In London Ferdinand and Henrietta meet through mutual friends and chance encounters and learn how unhappy the other is. Katherine also realises Henrietta is Ferdinand’s first love and challenges both Henrietta and Lord Montfort on the subject. Henrietta and Ferdinand both separately disclose their feelings to their fathers, who react negatively. News of the termination of Ferdinand's engagement to Katherine reaches one of his creditors, who arranges for Ferdinand to be arrested and taken to a “spunging hole”, a sort of pre-debtor prison.

Various friends visit Ferdinand but he refuses help. Eventually Montfort turns up and presents him with a note written by Henrietta which states that Montfort and Katherine are to wed, thus freeing Ferdinand to marry Henrietta. Ferdinand is delighted and the following day allows a friend to pay off his debt. With all the main characters happily reconciled, the novel ends describing how Montfort and Ferdinand went on to become Whig MPs and how Ferdinand and Henrietta happily raised their four children at the former’s family home, now restored to its former splendour.

==Themes==
According to its author, the main theme of the novel is love at first sight, as described when Ferdinand first sets eyes on Henrietta.
There is no love but love at first sight. This is the transcendent and surpassing offspring of sheer and unpolluted sympathy. All other is the illegitimate result of observation, of reflection, of compromise, of comparison, of expediency. The passions that endure flash like the lightning: they scorch the soul, but it is warmed for ever.

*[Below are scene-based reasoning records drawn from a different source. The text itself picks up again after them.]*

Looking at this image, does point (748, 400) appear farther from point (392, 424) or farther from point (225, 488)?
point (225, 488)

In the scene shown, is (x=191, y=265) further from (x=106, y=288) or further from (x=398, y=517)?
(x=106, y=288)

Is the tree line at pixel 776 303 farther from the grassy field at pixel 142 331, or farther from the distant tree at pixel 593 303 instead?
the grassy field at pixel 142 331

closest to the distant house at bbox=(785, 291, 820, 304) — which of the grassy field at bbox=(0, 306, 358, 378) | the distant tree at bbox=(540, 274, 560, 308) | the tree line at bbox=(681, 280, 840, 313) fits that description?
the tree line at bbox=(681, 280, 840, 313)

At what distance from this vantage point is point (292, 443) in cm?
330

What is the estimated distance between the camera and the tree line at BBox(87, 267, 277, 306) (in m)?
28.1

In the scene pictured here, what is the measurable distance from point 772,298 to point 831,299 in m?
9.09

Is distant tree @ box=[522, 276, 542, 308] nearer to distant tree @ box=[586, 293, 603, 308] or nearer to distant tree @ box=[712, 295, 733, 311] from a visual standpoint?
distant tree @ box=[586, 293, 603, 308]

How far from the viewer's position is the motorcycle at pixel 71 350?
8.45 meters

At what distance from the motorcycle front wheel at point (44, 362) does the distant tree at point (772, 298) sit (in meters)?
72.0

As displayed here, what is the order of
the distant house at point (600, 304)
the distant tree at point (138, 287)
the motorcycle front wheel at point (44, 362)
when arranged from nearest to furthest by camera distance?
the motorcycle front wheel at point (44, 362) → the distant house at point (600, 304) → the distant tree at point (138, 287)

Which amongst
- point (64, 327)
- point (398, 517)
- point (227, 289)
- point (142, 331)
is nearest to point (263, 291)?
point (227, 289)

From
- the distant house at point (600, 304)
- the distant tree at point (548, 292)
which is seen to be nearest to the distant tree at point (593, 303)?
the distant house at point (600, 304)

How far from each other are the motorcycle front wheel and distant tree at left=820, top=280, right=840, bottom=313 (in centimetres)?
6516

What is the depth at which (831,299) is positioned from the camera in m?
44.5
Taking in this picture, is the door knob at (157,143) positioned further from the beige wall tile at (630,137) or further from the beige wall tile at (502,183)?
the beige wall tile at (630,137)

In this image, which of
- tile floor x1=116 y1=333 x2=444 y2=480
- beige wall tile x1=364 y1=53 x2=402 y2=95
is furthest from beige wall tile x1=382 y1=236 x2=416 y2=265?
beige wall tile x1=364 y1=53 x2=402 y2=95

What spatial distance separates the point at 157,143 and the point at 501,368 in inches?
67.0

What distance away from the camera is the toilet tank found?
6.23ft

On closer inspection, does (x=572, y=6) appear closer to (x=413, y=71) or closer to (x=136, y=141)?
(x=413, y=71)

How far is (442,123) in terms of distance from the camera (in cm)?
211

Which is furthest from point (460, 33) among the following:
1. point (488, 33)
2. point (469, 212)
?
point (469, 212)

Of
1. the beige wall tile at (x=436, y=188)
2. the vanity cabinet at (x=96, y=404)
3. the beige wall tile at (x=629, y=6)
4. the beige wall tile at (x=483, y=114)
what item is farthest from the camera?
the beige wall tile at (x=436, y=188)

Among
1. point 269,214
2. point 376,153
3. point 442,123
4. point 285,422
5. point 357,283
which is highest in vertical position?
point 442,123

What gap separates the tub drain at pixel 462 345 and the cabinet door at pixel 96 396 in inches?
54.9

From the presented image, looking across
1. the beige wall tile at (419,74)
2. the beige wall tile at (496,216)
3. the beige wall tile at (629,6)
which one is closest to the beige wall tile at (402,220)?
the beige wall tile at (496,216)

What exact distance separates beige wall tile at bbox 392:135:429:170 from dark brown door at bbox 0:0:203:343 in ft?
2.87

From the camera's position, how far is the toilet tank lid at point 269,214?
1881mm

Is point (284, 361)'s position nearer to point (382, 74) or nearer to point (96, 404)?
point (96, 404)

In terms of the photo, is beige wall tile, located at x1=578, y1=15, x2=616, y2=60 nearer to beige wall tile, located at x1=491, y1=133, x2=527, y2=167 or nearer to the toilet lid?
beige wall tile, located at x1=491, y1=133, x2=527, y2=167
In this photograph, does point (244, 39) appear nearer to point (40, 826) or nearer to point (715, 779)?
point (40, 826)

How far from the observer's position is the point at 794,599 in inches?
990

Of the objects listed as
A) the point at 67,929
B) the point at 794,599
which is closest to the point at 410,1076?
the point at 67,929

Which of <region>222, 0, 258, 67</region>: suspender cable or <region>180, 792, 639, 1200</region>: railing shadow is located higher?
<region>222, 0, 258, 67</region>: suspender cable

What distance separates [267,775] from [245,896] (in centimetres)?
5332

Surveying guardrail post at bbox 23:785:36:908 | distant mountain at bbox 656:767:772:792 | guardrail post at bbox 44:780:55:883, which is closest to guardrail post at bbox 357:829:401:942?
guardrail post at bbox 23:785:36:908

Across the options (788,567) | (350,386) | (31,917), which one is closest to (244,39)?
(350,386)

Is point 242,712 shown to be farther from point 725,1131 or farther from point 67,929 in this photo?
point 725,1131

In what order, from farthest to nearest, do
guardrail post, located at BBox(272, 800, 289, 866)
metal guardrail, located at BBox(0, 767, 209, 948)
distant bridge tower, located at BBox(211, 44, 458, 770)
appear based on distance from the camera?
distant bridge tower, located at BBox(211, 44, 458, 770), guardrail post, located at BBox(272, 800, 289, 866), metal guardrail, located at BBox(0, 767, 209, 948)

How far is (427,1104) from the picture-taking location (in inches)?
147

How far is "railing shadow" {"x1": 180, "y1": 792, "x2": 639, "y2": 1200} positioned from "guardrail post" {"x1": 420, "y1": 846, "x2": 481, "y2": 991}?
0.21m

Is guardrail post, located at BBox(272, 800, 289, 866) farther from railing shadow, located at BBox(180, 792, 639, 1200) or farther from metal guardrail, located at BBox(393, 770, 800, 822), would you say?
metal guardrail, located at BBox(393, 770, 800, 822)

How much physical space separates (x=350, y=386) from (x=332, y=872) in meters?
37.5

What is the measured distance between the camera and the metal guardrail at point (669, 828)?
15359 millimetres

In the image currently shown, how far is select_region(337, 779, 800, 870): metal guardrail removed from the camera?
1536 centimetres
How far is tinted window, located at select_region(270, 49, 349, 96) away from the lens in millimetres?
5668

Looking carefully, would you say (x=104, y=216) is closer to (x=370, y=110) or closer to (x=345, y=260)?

Disraeli also writes that, "the magic of first love is our ignorance that it can ever end,” but the novel contains additional themes common to his other work such as a character (Glastonbury) mirroring “his own wiser alter ego”, a key scene being set in a ruined abbey and artificially life-like art.

The novel's hero escapes debt by a combination of marrying into a wealthy family and entering Parliament, both of which Disraeli was to do in the 3 years following the novel’s publication.

==Reception==

The novel was generally well received at the time of its publication. Lord Tennyson described it as a “charming little story” and Beverley Tucker, writing of Disraeli, "that there is no writer of novels now living whose powers are estimated so highly by the best judges among us," describes the novel as a, "striking example of the versatility of his genius." The novel had a resurgence in popularity when Disraeli took centre stage at the 1878 Congress of Berlin.

More recent reviews have been mixed. In 1968, Richard Levine wrote, “In the final analysis, however, [Henrietta Temple] is neither typical nor meaningful in Disraeli’s canon; for it carries within it few ideas or authorial observations, and Disraeli’s fundamental interests for us are as a novelist of ideas and as a writer of personal involvement and observation.” Eleven years later Daniel Schwarz rebutted Levine's opinions on the grounds that the novel has “thematic interest and aesthetic appeal apart from Disraeli’s ideas” and that it is “hardly impersonal.”